La « Dépêche de la Meuse » et notre ami Jacques Harbulot nous ont rappelé que c’est le 28 février 1915, sous la bruine glacée du matin qu’eut lieu l’assaut de la crête de Vauquois
où se trouvait un observatoire d’une grande importance stratégique. Il nous est précisé que la Musique du Régiment était sur les lieux où, stimulant les combattants, elle devait exécuter la sonnerie « la charge »
et l’hymne national dans les conditions que l’on devine.
C’est là que tombèrent Delaître et Régnier (flûtistes), Engels (alto) Tillocher (basse) Magny (baryton) et un jeune artiste du nom de Blanchard. De
véritables scènes d’héroïsmes se déroulèrent dans les rangs des musiciens dont les plus valides durent en outre, après le combat, brancarder les blessés et les morts.

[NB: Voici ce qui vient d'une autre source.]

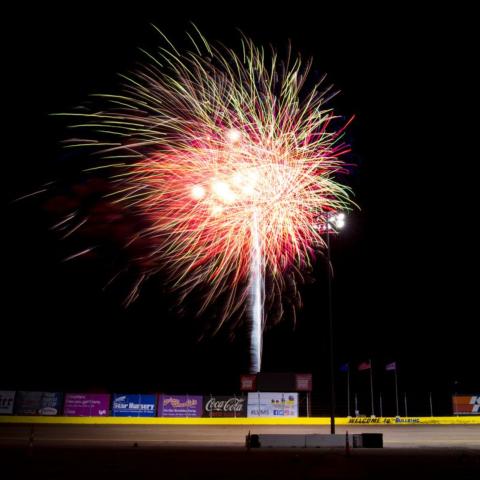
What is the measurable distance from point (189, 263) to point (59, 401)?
1385 centimetres

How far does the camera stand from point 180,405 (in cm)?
4166

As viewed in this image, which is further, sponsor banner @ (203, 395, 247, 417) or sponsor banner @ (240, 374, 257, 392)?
sponsor banner @ (240, 374, 257, 392)

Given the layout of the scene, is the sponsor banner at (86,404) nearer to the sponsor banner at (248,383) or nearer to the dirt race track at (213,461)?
the sponsor banner at (248,383)

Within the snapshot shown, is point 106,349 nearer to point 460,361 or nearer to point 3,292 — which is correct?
point 3,292

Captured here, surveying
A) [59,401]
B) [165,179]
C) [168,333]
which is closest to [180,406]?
[59,401]

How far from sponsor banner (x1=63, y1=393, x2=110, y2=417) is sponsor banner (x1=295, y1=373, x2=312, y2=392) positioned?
14.5 m

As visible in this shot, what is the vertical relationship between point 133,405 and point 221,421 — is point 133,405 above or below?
above

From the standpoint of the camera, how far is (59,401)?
39594mm

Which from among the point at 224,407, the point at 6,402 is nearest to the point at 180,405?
the point at 224,407

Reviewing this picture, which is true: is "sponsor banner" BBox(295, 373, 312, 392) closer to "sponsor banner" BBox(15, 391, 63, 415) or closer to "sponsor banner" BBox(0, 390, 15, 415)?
"sponsor banner" BBox(15, 391, 63, 415)

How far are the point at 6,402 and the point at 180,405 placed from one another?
40.9ft

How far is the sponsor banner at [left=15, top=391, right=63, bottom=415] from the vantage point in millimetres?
38594


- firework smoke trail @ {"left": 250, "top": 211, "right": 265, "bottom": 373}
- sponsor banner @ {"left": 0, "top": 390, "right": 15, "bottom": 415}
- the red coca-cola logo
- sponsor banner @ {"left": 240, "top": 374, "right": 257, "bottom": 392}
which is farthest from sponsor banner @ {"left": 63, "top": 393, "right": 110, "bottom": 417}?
firework smoke trail @ {"left": 250, "top": 211, "right": 265, "bottom": 373}

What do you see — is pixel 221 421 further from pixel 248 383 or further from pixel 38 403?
pixel 38 403
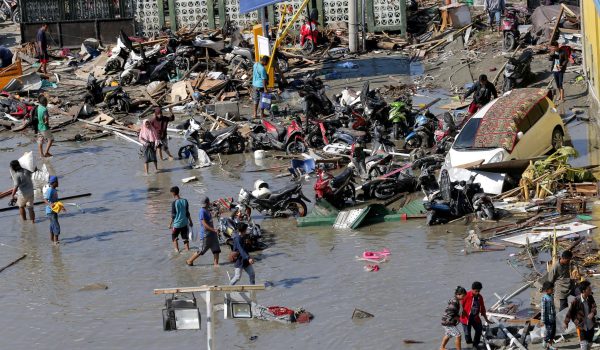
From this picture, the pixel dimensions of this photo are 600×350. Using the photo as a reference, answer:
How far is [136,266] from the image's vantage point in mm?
19688

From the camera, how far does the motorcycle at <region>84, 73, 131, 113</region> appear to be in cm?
3247

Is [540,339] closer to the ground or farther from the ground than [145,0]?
closer to the ground

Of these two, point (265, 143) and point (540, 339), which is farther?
point (265, 143)

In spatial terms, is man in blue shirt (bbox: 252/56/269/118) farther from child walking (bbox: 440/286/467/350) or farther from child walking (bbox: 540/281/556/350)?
child walking (bbox: 540/281/556/350)

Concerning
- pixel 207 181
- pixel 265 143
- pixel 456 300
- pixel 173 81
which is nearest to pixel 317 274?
pixel 456 300

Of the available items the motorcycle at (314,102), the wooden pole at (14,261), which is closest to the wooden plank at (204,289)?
the wooden pole at (14,261)

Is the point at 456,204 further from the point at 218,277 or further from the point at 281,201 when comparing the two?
the point at 218,277

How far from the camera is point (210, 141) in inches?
1078

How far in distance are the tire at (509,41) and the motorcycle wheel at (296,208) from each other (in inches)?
539

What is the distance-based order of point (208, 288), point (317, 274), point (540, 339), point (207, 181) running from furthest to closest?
point (207, 181), point (317, 274), point (540, 339), point (208, 288)

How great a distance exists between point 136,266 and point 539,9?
19.2 m

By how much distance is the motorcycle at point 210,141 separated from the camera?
1064 inches

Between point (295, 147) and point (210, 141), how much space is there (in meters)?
2.04

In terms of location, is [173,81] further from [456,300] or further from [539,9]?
[456,300]
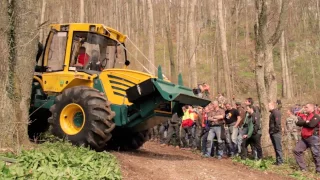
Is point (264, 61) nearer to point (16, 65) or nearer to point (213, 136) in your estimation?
point (213, 136)

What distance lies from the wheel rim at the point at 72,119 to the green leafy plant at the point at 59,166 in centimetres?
161

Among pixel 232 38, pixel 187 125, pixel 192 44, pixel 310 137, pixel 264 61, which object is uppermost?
pixel 232 38

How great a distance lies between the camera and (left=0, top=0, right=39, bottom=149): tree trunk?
7.48 meters

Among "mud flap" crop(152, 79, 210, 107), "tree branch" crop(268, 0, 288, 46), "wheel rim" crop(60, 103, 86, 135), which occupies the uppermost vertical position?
"tree branch" crop(268, 0, 288, 46)

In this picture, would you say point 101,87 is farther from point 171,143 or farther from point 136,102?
point 171,143

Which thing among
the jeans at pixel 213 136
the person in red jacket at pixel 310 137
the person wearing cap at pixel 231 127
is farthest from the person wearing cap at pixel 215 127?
the person in red jacket at pixel 310 137

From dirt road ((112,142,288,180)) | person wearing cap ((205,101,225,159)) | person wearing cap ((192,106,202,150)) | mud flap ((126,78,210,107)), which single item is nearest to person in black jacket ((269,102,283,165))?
person wearing cap ((205,101,225,159))

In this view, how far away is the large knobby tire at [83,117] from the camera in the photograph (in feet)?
28.5

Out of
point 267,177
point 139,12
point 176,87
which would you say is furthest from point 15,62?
point 139,12

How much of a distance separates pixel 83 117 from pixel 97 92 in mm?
637

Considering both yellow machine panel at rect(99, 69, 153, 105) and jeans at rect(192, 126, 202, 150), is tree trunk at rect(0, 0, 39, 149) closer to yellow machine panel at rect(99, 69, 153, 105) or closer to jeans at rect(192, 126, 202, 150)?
A: yellow machine panel at rect(99, 69, 153, 105)

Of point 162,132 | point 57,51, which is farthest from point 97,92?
point 162,132

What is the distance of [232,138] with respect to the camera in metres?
12.4

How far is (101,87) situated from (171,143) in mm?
7003
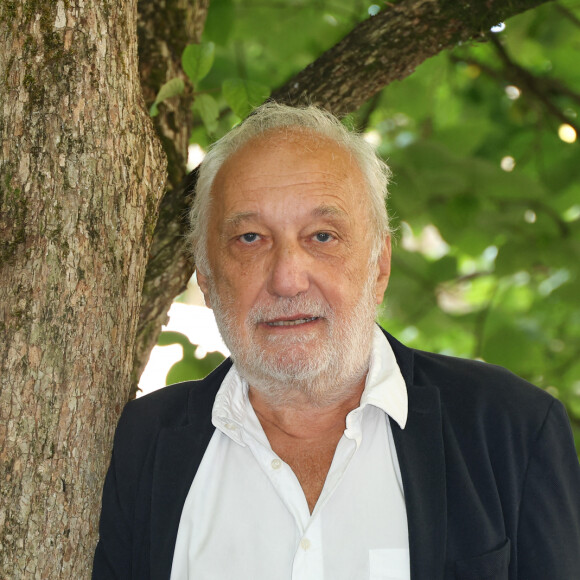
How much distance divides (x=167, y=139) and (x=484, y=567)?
1805 millimetres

La musique du 46ème se vit décerner une citation à l’ordre de l’Armée qui fût reçue quelques semaines plus tard par son chef Claude Laty, lui-même cité à titre personnel. Il nous a semblé que pour toutes sortes de raisons, un tel épisode ne pouvait nous laisser indifférents
Le 46ème R.I. a la garde d’un drapeau qui porte dans ses plis en lettres d’or les batailles de :
ZURICH 1799 – AUSTERLITZ 1805 – LA MOSCOWA 1812 – SEBASTOPOL 1855-1859 – LA MARNE 1914 – VAUQUOIS 1915 – NOYON 1918.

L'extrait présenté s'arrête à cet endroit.